**Provided entries**
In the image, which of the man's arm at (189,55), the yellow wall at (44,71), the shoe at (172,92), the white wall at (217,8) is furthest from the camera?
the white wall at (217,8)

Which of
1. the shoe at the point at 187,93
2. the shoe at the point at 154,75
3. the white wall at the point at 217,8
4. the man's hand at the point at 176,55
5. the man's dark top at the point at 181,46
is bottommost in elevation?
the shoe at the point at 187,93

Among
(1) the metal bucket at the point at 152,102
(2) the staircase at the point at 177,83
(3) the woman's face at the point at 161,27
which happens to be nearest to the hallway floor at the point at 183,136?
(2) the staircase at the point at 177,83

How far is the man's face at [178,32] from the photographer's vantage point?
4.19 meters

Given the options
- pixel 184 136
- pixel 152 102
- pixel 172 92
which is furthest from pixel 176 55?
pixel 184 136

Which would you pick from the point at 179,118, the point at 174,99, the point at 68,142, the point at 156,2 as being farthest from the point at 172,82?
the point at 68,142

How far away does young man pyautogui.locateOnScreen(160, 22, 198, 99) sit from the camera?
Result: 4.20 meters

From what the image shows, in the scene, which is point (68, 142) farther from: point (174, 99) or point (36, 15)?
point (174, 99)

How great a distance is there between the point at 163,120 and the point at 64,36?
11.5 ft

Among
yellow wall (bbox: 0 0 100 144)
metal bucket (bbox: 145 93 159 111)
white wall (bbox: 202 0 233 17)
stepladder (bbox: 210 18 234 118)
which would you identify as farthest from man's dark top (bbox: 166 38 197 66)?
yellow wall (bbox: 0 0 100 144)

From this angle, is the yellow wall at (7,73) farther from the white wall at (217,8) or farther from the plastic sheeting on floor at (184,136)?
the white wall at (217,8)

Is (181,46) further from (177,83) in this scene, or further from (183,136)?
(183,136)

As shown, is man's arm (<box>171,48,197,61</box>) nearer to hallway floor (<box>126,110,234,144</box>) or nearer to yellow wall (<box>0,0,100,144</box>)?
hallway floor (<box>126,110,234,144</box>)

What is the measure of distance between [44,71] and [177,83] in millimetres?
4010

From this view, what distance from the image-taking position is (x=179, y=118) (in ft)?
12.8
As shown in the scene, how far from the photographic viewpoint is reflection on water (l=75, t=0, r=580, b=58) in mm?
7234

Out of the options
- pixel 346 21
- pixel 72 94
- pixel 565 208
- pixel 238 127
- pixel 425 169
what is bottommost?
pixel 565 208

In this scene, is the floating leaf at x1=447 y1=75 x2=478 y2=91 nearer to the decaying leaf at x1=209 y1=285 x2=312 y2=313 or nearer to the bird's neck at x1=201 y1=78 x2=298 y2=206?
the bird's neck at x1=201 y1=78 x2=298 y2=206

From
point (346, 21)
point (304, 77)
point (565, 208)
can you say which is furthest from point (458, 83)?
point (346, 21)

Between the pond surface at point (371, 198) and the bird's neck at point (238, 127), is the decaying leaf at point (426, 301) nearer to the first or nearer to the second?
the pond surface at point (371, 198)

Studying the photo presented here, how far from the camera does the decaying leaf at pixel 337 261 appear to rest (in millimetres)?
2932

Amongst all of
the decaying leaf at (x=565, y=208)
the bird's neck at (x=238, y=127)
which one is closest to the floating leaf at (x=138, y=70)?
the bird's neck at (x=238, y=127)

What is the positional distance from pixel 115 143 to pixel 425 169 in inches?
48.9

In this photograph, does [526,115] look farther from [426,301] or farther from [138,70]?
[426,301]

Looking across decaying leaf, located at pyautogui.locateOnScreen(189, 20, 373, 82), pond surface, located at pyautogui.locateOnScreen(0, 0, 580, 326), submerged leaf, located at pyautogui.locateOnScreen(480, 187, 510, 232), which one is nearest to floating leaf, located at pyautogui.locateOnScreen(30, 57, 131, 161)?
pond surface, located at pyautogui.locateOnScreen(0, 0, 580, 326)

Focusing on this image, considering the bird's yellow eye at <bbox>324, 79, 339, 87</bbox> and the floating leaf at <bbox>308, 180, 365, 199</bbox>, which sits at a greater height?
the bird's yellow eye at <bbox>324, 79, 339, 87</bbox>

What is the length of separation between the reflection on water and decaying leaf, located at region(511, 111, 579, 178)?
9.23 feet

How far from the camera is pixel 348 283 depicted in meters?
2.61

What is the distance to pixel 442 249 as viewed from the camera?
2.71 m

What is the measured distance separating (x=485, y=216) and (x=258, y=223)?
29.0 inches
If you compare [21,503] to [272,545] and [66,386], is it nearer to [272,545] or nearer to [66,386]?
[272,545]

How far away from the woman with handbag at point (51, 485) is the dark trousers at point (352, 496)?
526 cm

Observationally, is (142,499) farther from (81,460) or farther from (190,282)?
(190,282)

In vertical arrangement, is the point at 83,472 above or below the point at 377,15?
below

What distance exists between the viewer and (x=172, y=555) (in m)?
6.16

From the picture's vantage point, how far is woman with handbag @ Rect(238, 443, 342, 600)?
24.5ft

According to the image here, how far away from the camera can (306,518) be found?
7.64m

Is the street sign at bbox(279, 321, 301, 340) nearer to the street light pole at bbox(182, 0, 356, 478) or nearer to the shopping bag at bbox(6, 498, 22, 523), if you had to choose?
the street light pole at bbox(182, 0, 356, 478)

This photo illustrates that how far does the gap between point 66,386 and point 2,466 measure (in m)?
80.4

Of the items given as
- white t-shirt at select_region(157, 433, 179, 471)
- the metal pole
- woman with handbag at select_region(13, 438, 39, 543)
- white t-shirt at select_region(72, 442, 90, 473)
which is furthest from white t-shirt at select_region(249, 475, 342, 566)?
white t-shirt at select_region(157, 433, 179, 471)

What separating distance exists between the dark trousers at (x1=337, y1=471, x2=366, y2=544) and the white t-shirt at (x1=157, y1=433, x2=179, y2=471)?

**Written task**
Copy out all of the lines above verbatim, from the first to the last.

**Solved exercise**
In the image, which of the man's arm at (189,55), the yellow wall at (44,71), the shoe at (172,92), the white wall at (217,8) is furthest from the camera?
the white wall at (217,8)

Which of
1. the shoe at the point at 187,93
2. the shoe at the point at 154,75
3. the white wall at the point at 217,8
4. the man's hand at the point at 176,55
5. the man's dark top at the point at 181,46
is bottommost in elevation?
the shoe at the point at 187,93

Among
(1) the metal bucket at the point at 152,102
(2) the staircase at the point at 177,83
(3) the woman's face at the point at 161,27
which happens to be nearest to the hallway floor at the point at 183,136?
(2) the staircase at the point at 177,83

How far is the man's face at [178,32] from the photographer's vantage point?
4.19 meters

Given the options
- pixel 184 136
- pixel 152 102
- pixel 172 92
which is furthest from pixel 176 55?
pixel 184 136

Which would you pick from the point at 179,118, the point at 174,99, the point at 68,142, the point at 156,2 as being farthest from the point at 172,82?
the point at 68,142

How far away does young man pyautogui.locateOnScreen(160, 22, 198, 99) sit from the camera?
Result: 4.20 meters

From what the image shows, in the scene, which is point (68, 142) farther from: point (174, 99) or point (36, 15)?
point (174, 99)

How great a distance is there between the point at 163,120 and the point at 64,36?
11.5 ft

Among
yellow wall (bbox: 0 0 100 144)
metal bucket (bbox: 145 93 159 111)
white wall (bbox: 202 0 233 17)
stepladder (bbox: 210 18 234 118)
which would you identify as farthest from man's dark top (bbox: 166 38 197 66)?
yellow wall (bbox: 0 0 100 144)

From this angle, is the yellow wall at (7,73) farther from the white wall at (217,8) or farther from the plastic sheeting on floor at (184,136)?
the white wall at (217,8)

Is (181,46) further from (177,83) in this scene, or further from (183,136)?
(183,136)

As shown, is man's arm (<box>171,48,197,61</box>) nearer to hallway floor (<box>126,110,234,144</box>) or nearer to yellow wall (<box>0,0,100,144</box>)?
hallway floor (<box>126,110,234,144</box>)

What is the measure of distance between [44,71] and [177,83] in millimetres?
4010

From this view, what distance from the image-taking position is (x=179, y=118) (in ft)?
12.8
As shown in the scene, how far from the photographic viewpoint is reflection on water (l=75, t=0, r=580, b=58) in mm?
7234

Out of the options
- pixel 346 21
- pixel 72 94
- pixel 565 208
- pixel 238 127
- pixel 425 169
what is bottommost?
pixel 565 208

In this scene, is the floating leaf at x1=447 y1=75 x2=478 y2=91 nearer to the decaying leaf at x1=209 y1=285 x2=312 y2=313 or nearer to the bird's neck at x1=201 y1=78 x2=298 y2=206?
the bird's neck at x1=201 y1=78 x2=298 y2=206

From
point (346, 21)
point (304, 77)
point (565, 208)
can you say which is furthest from point (458, 83)?
point (346, 21)

Between the pond surface at point (371, 198) and the bird's neck at point (238, 127), is the decaying leaf at point (426, 301) nearer to the first or nearer to the second?
the pond surface at point (371, 198)

Studying the photo presented here, how far from the camera does the decaying leaf at pixel 337 261 appear to rest (in millimetres)?
2932

Amongst all of
the decaying leaf at (x=565, y=208)
the bird's neck at (x=238, y=127)
which one is closest to the floating leaf at (x=138, y=70)?
the bird's neck at (x=238, y=127)

What is the positional distance from pixel 115 143 to pixel 425 169 in inches?
48.9

In this photograph, does [526,115] look farther from [426,301] or farther from [138,70]?
[426,301]

Looking across decaying leaf, located at pyautogui.locateOnScreen(189, 20, 373, 82), pond surface, located at pyautogui.locateOnScreen(0, 0, 580, 326), submerged leaf, located at pyautogui.locateOnScreen(480, 187, 510, 232), which one is nearest to floating leaf, located at pyautogui.locateOnScreen(30, 57, 131, 161)?
pond surface, located at pyautogui.locateOnScreen(0, 0, 580, 326)

Focusing on this image, considering the bird's yellow eye at <bbox>324, 79, 339, 87</bbox> and the floating leaf at <bbox>308, 180, 365, 199</bbox>, which sits at a greater height?
the bird's yellow eye at <bbox>324, 79, 339, 87</bbox>

What is the length of separation between the reflection on water and decaying leaf, located at region(511, 111, 579, 178)?
9.23 feet

How far from the camera is pixel 348 283 depicted in meters?
2.61

What is the distance to pixel 442 249 as viewed from the camera?
2.71 m

What is the measured distance separating (x=485, y=216) and (x=258, y=223)?
29.0 inches
If you compare [21,503] to [272,545] and [66,386], is it nearer to [272,545] or nearer to [66,386]?
[272,545]

How far away from the woman with handbag at point (51, 485) is the dark trousers at point (352, 496)?
526 cm

Observationally, is (142,499) farther from (81,460) or farther from (190,282)?
(190,282)

In vertical arrangement, is the point at 83,472 above or below the point at 377,15?
below

What distance exists between the viewer and (x=172, y=555) (in m)?
6.16

From the picture's vantage point, how far is woman with handbag @ Rect(238, 443, 342, 600)?
24.5ft

According to the image here, how far away from the camera can (306,518) be found?
7.64m

Is the street sign at bbox(279, 321, 301, 340) nearer to the street light pole at bbox(182, 0, 356, 478) or nearer to the shopping bag at bbox(6, 498, 22, 523), if you had to choose?
the street light pole at bbox(182, 0, 356, 478)

This photo illustrates that how far does the gap between point 66,386 and point 2,466 measure (in m)?
80.4

Of the items given as
- white t-shirt at select_region(157, 433, 179, 471)
- the metal pole
- woman with handbag at select_region(13, 438, 39, 543)
- white t-shirt at select_region(72, 442, 90, 473)
which is furthest from white t-shirt at select_region(249, 475, 342, 566)?
white t-shirt at select_region(157, 433, 179, 471)

What separating distance exists between the dark trousers at (x1=337, y1=471, x2=366, y2=544) and the white t-shirt at (x1=157, y1=433, x2=179, y2=471)?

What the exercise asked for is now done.